Short problem
Pick up the text below on expenditures under the Anti-Deficiency Act and continue it from its final sentence.

Financial expenditures should remain consistent with the delegations of each office and within relevant guidelines, regulations, and statutes.

[updated February 2018]


3-8.130 Expenditures and Obligations Under the Anti-Deficiency Act

Cross reference(s): JM 3-8.100 et seq.; 3-8.300 et seq.; 3-8.600 et seq.; 4-1.310; 4-1.410; 4-1.600; 4-10.100; 5-5.230; 5-12.111; 5-12.613

The Anti-Deficiency Act states, inter alia, that the government may not: (1) make or authorize an expenditure exceeding an appropriation; or, (2) involve the government in a contract for money before an appropriation is made, unless authorized by law. 31 U.S.C. § 1341(a).  In addition to the plain language of the two preceding prohibitions, this also means that employees may not contract or obligate the United States Attorneys’ appropriation for services to be performed outside of the current fiscal year, absent explicit statutory authority.

Attorneys should be particularly mindful of this restriction if they are contemplating entering into any consent decree. Please ensure that the terms of the consent decree DO NOT obligate the government to expend funds beyond the purpose, time or amount of the office’s available resources. If a USAO needs an exception to this restriction, the Office must consult with and obtain prior approval from EOUSA before executing the agreement.

Advance notification will give EOUSA the ability to review the feasibility and legality of such expenses and an opportunity to consult with Department of Justice officials and Congress to obtain approval.

This restriction does not apply to each United States Attorney’s delegated authority to settle civil cases up to $1,000,000 paid out of the Judgment Fund. See 28 C.F.R. § 0.168.

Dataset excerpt
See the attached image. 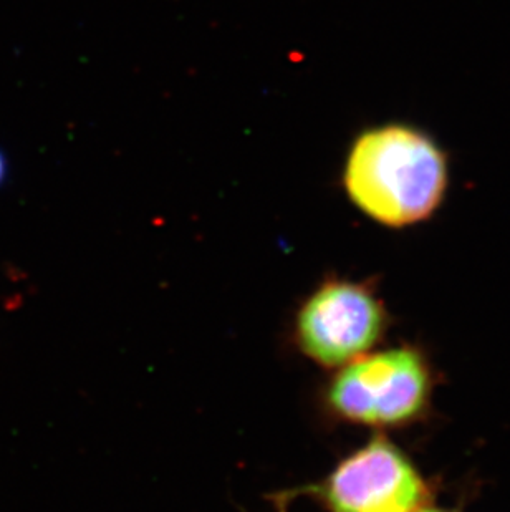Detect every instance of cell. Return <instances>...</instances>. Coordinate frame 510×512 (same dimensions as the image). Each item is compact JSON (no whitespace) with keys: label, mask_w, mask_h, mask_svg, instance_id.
I'll return each instance as SVG.
<instances>
[{"label":"cell","mask_w":510,"mask_h":512,"mask_svg":"<svg viewBox=\"0 0 510 512\" xmlns=\"http://www.w3.org/2000/svg\"><path fill=\"white\" fill-rule=\"evenodd\" d=\"M345 188L373 221L405 228L439 208L448 188V161L424 131L401 123L380 126L352 146Z\"/></svg>","instance_id":"obj_1"},{"label":"cell","mask_w":510,"mask_h":512,"mask_svg":"<svg viewBox=\"0 0 510 512\" xmlns=\"http://www.w3.org/2000/svg\"><path fill=\"white\" fill-rule=\"evenodd\" d=\"M433 377L416 348L365 353L343 367L328 388L335 415L358 425L396 428L418 420L428 406Z\"/></svg>","instance_id":"obj_2"},{"label":"cell","mask_w":510,"mask_h":512,"mask_svg":"<svg viewBox=\"0 0 510 512\" xmlns=\"http://www.w3.org/2000/svg\"><path fill=\"white\" fill-rule=\"evenodd\" d=\"M386 329V312L373 290L357 282L330 281L305 302L297 340L323 367H345L368 353Z\"/></svg>","instance_id":"obj_3"},{"label":"cell","mask_w":510,"mask_h":512,"mask_svg":"<svg viewBox=\"0 0 510 512\" xmlns=\"http://www.w3.org/2000/svg\"><path fill=\"white\" fill-rule=\"evenodd\" d=\"M317 493L330 512H416L429 498L418 469L383 436L343 459Z\"/></svg>","instance_id":"obj_4"},{"label":"cell","mask_w":510,"mask_h":512,"mask_svg":"<svg viewBox=\"0 0 510 512\" xmlns=\"http://www.w3.org/2000/svg\"><path fill=\"white\" fill-rule=\"evenodd\" d=\"M7 173H9V163H7V158H5L4 153L0 150V186L5 183Z\"/></svg>","instance_id":"obj_5"},{"label":"cell","mask_w":510,"mask_h":512,"mask_svg":"<svg viewBox=\"0 0 510 512\" xmlns=\"http://www.w3.org/2000/svg\"><path fill=\"white\" fill-rule=\"evenodd\" d=\"M416 512H449V511H443V509H434V508H428V506H424V508L418 509Z\"/></svg>","instance_id":"obj_6"}]
</instances>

Exercise answer
[updated February 2018] [cited in JM 3-1.200]


3-8.210 Depositions

As part of their employees’ litigative duties, United States Attorneys are authorized to incur the necessary expenses of taking depositions. If a salaried federal court reporter is used, the reporter is entitled to compensation for the production of the transcript only (attendance fees may not be paid). Payment of an attendance fee would be considered a violation of the prohibition against dual compensation. 5 U.S.C. § 5533. The salaried federal reporter is not controlled by the court-reporting law (see 28 U.S.C. § 753 and JM 3-8.420) as to charges for work not regulated by that statute. Payment to stenographers for services should be in accord with prevailing local rates.

Stenographic and notarial charges related to depositions for indigent persons are paid by the Department of Justice only in cases of fact witnesses.

Depositions to be taken in a foreign country must be channeled through the Department of State in the same manner as subpoenaing a witness who resides in a foreign country to appear in court.

The Office of International Affairs (OIA) in the Criminal Division, or the Office of Foreign Litigation (OFL) in the Civil Division, should be consulted in the case of depositions to be taken in the United States at the request of a foreign court.

If foreign witnesses are to be examined on the premises of the diplomatic or consular mission, arrangements should be made in advance with the Special Authorization Unit, JMD, to provide advance authority to the consular official to reimburse these witnesses in the same manner as those appearing in federal courts.

Deposition expenses of experts who will not be government witnesses must be paid as litigative expenses of the USAO.

[updated February 2018] [cited in JM 3-1.200]


3-8.230 Foreign Counsel

United States Attorneys have authority to incur expenses to hire foreign counsel. Contact the Resource Management and Planning Staff, EOUSA, for assistance.

[updated February 2018]


3-8.232 Foreign Witnesses

Consular officials will normally serve subpoenas on American citizens (including American Nationals who, while not citizens, owe permanent allegiance to the United States, as well as alien residents, who have been lawfully admitted for permanent residence in the United States, although not citizens) residing abroad, except in those countries (such as Switzerland) which prohibit foreigners from serving legal documents. In these cases, the Office of International Affairs (OIA) in the Criminal Division or the Office of Foreign Litigation (OFL) in the Civil Division should be consulted, as appropriate.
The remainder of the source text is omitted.